(Image-caption web data)
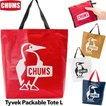 CHUMS チャムス タイベック パッカブル トートL Tyvek Packable Tote L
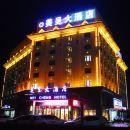 中衞美呈大酒店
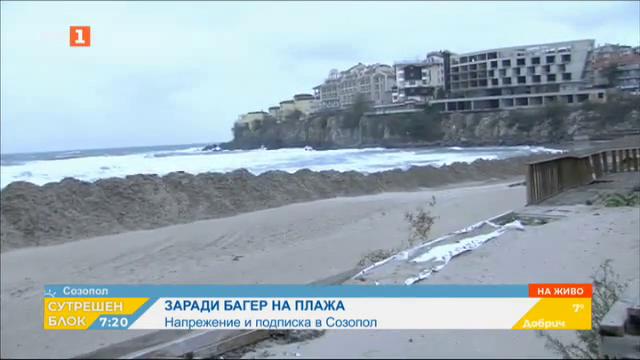Напрежение и подписка в Созопол заради багер на плажа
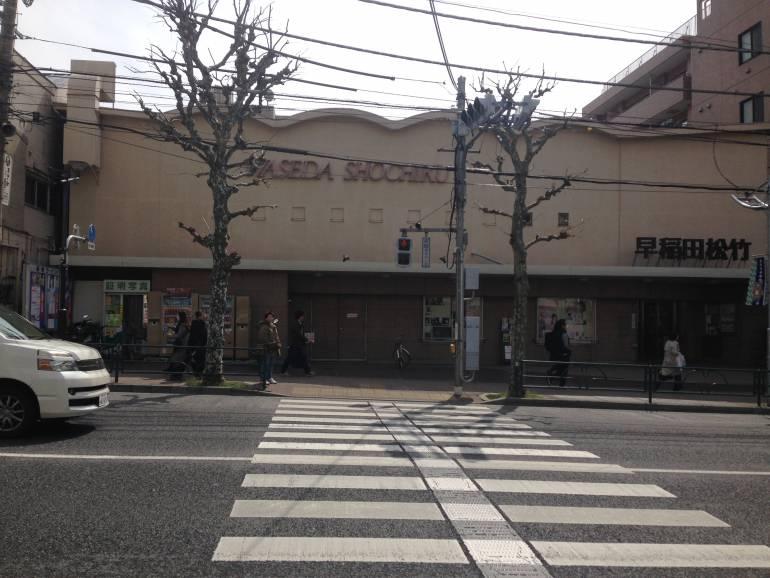 tokyo independent cinemas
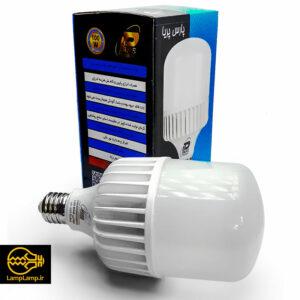 لامپ ال ای دی سیلندری 100 وات e40 پارس پریا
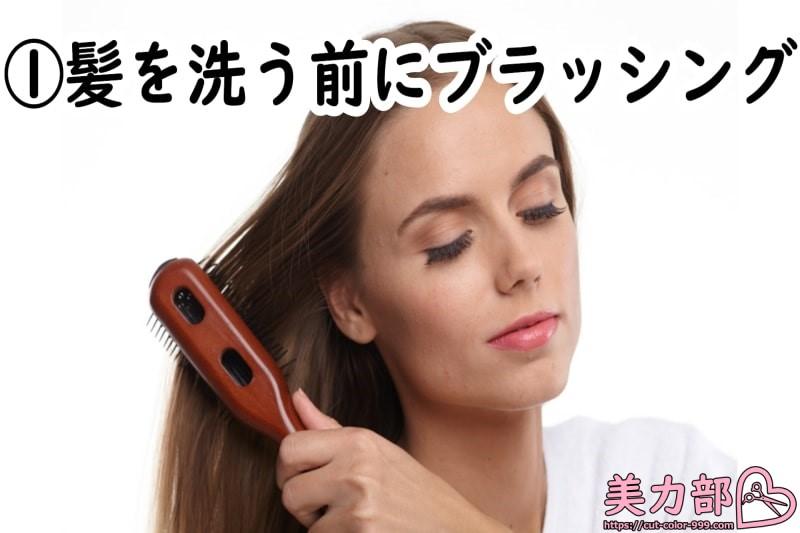 ①髪を洗う前にブラッシング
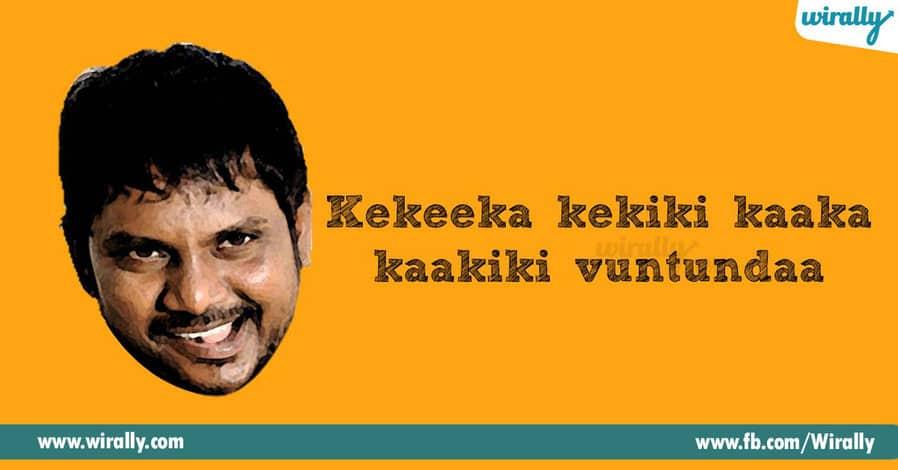 5. Telugu Tongue Twisters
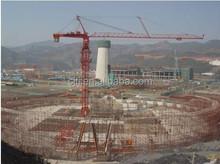 TC4708/QTZ40 used tower crane in dubai / construction machinery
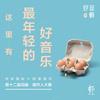 阿里音乐x华研国际 第十二届词曲-唱作人大赛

§ WORK TO COMPLETE
Transcribe the entries above verbatim, omitting their pictures.

§ EXERCISE RESULT
 CHUMS チャムス タイベック パッカブル トートL Tyvek Packable Tote L
 中衞美呈大酒店
Напрежение и подписка в Созопол заради багер на плажа
 tokyo independent cinemas
 لامپ ال ای دی سیلندری 100 وات e40 پارس پریا
 ①髪を洗う前にブラッシング
 5. Telugu Tongue Twisters
 TC4708/QTZ40 used tower crane in dubai / construction machinery
 阿里音乐x华研国际 第十二届词曲-唱作人大赛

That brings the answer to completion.